Kafa sallarken dedikleri kendi dediklerimi tekrar etti. Kaşlarını kaldırıp bana baktı. "Bu yüzden mi maske takıyorsun? Kötü adamlar yüzünü göremesin diye?" Kafa sallarken ellerini heyecanla çırptı.
"Kristal şovalyeler' den sonra bir de siz geldiniz! Tanrım bu krallık gün geçtikçe daha havalı oluyor! Herkese yayacağım." Saçını karıştırıp diz çöktüm. "Nerede oturuyorsun?" Dikkatle maskeme baktı. Gözlerinde anlam veremediğim şeyler geçerken bende onun gözlerine baktım.
"Kristal kent'te birinci bölgede yaşıyorum. E/2-B kulübesinde. Bu duyurudan dolayı ceza almayacağım dimi?" Kafa sallayıp ayağa kalktım.
"Yarın evde ol çocuk. Ailene erzak göndereceğim. Gelenleri sen karşıla. Afiyetle yiyin. Bu arada hayır. Asla cezalandırılmayacaksın." Bağırarak koşmaya başladı. Bu haline gülümseyip grubun arkasından motele girdim. Yaklaşık bir saattir odada hepimiz yatağa oturmuş sıradaki kurbanlarımızı bekliyorduk. Ne gelen var, ne giden. Oturmaktan deliye dönen Kath elindeki maskeyi yere sertçe fırlattı. Gözlerini hızlıca açıp bana döndü.
"Gerçekten boşluğuma geldi. Özür dilerim." Yerden maskesini almasını beklerken bende ayağa kalkmıştım. Sinirlenmemeliyim, sinirlenmemeliyim. Olabilir böyle şeyler. Sorun değil. "Gidelim ve çarşıda arayalım. Belki de yaptığım duyurudan etkilenip gelmekten vazgeçtiler."
Kapıya ilerlerken elimden tutup çevrilince şaşkınca maskeyi elimden düşürdüm. İvan, değişik şekilde yüzüme bakıyordu. "Ne duyurusundan bahsediyorsun?"
Elimi çekip yere düşen maskemi aldım. Kısaca üçlüye bakıp İvan'a döndüm. " ''Aquila takımı kaçakları bulacaklar. V, sizi bulmadan gitmeyecek!'' diye duyuru yaptırdım."
Kaşlarını kaldırıp sorarcasına baktı. "V kim?" Parmağımla kendimi gösterdim. "Benim! Herkese kendine takma ad bulmasını söyledim? Ben Victory'nin kısaltımı olarak V harfini kullanacağım. Oldukça havalı geliyor kulağa. Şimdi gidelim? Üç kişi karşılayacağız."

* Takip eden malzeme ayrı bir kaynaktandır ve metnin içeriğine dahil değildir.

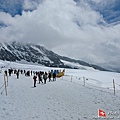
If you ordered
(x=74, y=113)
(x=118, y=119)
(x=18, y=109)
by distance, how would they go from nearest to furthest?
(x=118, y=119), (x=74, y=113), (x=18, y=109)

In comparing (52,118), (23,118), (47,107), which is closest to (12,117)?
(23,118)

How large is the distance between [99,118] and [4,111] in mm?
6155

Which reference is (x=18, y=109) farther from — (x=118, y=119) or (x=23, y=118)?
(x=118, y=119)

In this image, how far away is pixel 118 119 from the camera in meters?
9.34

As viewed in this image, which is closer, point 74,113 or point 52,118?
point 52,118

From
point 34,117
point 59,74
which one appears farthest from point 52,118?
point 59,74

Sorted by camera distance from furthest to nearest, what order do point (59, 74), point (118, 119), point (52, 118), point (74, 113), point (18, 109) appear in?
point (59, 74) → point (18, 109) → point (74, 113) → point (52, 118) → point (118, 119)

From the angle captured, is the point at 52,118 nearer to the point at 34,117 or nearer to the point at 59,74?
the point at 34,117

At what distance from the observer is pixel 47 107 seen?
1256cm

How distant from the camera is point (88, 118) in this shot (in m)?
9.82

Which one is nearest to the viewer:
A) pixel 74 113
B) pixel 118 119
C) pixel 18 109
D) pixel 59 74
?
pixel 118 119

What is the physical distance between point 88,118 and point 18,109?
5.01 meters

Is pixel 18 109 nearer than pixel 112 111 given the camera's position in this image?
No

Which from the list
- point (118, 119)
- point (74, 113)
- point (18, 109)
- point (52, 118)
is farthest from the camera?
point (18, 109)
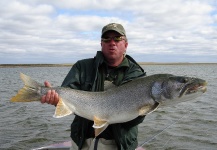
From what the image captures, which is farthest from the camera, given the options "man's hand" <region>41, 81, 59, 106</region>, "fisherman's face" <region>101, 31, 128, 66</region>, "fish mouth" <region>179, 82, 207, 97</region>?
"fisherman's face" <region>101, 31, 128, 66</region>

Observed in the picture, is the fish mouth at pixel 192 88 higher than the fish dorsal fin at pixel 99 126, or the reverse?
the fish mouth at pixel 192 88

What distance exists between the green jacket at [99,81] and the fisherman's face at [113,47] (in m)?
0.11

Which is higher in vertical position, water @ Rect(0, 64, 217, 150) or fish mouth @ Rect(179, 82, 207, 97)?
fish mouth @ Rect(179, 82, 207, 97)

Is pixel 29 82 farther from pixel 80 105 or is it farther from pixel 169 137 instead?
pixel 169 137

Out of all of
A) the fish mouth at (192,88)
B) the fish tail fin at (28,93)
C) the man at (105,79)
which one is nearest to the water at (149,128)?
the man at (105,79)

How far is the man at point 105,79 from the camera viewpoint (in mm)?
4551

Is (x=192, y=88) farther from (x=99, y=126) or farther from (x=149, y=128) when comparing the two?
(x=149, y=128)

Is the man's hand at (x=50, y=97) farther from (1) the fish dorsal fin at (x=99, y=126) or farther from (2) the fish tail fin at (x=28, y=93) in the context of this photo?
(1) the fish dorsal fin at (x=99, y=126)

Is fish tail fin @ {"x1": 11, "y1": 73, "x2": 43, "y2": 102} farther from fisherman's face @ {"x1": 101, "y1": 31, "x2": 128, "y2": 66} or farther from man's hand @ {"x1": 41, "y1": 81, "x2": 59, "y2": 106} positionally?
fisherman's face @ {"x1": 101, "y1": 31, "x2": 128, "y2": 66}

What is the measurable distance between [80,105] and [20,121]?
9646 mm

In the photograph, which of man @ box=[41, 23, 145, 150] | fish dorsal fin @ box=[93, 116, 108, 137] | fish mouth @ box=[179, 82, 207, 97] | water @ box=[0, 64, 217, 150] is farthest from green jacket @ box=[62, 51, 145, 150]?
water @ box=[0, 64, 217, 150]

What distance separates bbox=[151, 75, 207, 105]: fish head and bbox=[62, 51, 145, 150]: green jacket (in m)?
Result: 0.50

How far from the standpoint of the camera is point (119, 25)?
4.88 m

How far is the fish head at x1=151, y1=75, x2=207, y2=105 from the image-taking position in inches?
166
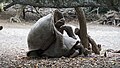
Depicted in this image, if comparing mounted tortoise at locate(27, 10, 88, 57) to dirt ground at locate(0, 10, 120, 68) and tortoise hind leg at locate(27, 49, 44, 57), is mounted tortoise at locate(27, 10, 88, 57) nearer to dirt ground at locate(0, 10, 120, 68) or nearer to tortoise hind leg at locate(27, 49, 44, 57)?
tortoise hind leg at locate(27, 49, 44, 57)

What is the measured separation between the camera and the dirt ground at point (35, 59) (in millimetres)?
3920

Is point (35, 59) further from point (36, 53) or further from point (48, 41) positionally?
point (48, 41)

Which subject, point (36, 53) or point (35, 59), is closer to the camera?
point (35, 59)

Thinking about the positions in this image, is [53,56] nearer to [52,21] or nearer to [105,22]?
[52,21]

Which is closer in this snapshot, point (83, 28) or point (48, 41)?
point (48, 41)

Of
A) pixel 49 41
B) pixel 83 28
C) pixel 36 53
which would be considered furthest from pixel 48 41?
pixel 83 28

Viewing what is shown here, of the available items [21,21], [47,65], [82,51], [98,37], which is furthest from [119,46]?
[21,21]

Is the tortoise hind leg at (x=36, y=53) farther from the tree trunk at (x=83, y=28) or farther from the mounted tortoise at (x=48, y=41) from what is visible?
the tree trunk at (x=83, y=28)

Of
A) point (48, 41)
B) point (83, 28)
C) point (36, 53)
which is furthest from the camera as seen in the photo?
point (83, 28)

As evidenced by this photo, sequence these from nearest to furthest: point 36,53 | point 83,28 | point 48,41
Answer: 1. point 48,41
2. point 36,53
3. point 83,28

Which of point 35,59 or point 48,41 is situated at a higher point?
point 48,41

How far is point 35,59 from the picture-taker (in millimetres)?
4605

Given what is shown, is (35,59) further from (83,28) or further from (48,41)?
(83,28)

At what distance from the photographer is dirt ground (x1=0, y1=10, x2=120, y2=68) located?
3.92m
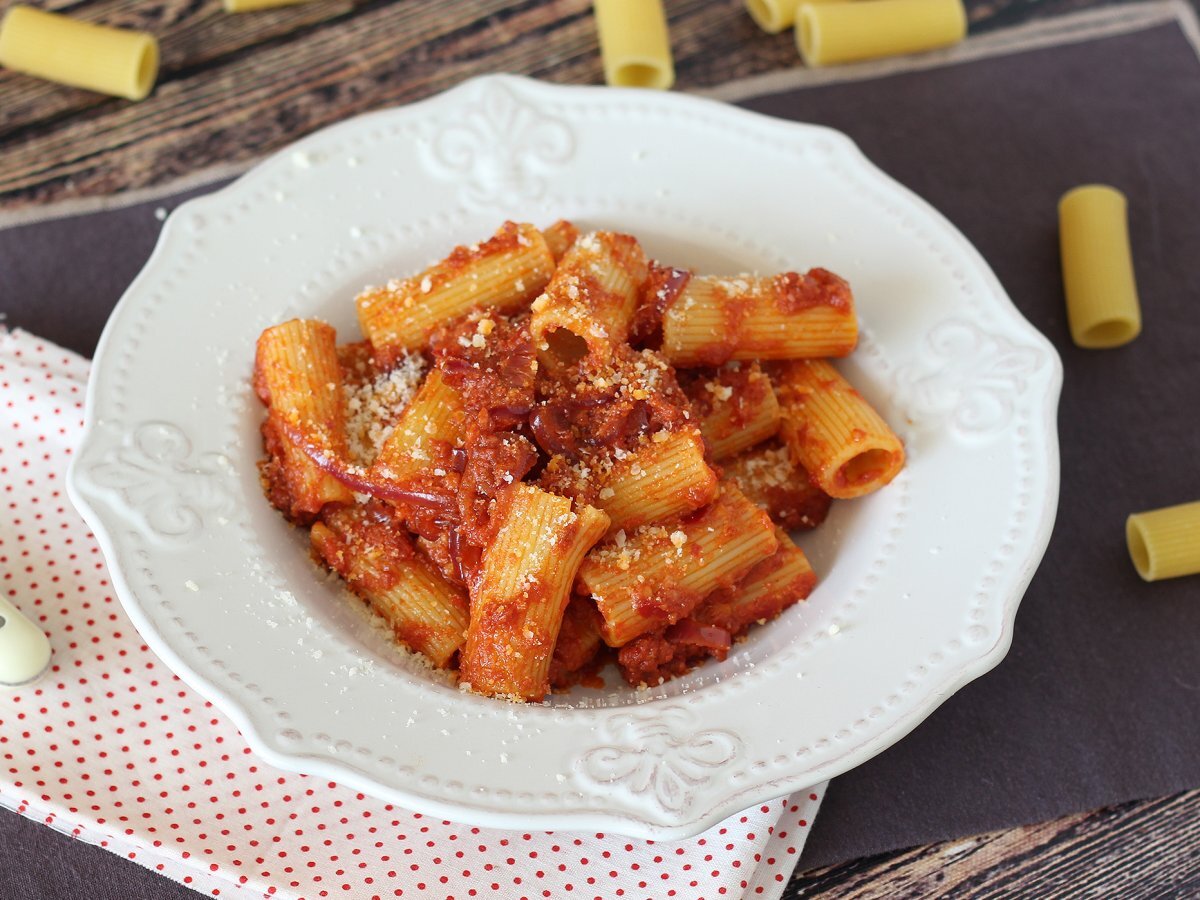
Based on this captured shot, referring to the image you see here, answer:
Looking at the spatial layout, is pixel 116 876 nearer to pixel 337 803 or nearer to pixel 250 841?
pixel 250 841

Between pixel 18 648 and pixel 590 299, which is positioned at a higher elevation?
pixel 590 299

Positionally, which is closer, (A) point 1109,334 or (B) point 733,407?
(B) point 733,407

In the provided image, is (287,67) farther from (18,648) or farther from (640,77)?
(18,648)

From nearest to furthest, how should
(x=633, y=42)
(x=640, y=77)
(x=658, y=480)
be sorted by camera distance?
(x=658, y=480), (x=633, y=42), (x=640, y=77)

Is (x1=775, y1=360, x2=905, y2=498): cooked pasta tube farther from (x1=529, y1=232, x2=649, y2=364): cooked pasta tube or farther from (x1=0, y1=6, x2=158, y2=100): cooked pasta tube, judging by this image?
(x1=0, y1=6, x2=158, y2=100): cooked pasta tube

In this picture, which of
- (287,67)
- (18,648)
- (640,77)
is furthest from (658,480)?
(287,67)

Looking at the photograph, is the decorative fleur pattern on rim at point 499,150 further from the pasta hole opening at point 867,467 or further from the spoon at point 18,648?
the spoon at point 18,648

Odadan çıkarken merdivenlerden hızlıca indim. Kasadaki adama bakıp durdum. "Atlar kalsınlar. Geleceğiz."
Kafa sallarken dördümüz aynı anda dışarıda durduk. Dışarı çıkmamızla ilerideki sokakta duran iki poşetli kişinin de durması bir oldu. Aynı bizim gibi kapşonlulardı. Tesadüf olamaz. Aynı şeyi düşünüyorduk.
"Üç dediğimde koşuyoruz. Etraflarından dolanacağım. Jane sen muhafızları çağır."
Göz göze bakarken üç diye fısıldadım. Cüsselerinden anladığım kadarıyla Chris ve İvan onların üstüne koşarken kızlar soldan koşmaya başladı. Bende sağdaki sokağa girip koşmaya başladım. Sağdan onlarında koştuklarını görebiliyordum.
Aralardan geçip u dönüşü yaptım. Kollarımı aniden açınca koluma çarpan iki bedenle bende yere düştüm. Kafam düşmenin etkisiyle geldiğim yöne dönerken bana bakan aynı siyahlıkla karşılaştım. Hızla ayağa kalkıp diğerlerine işaret verdim.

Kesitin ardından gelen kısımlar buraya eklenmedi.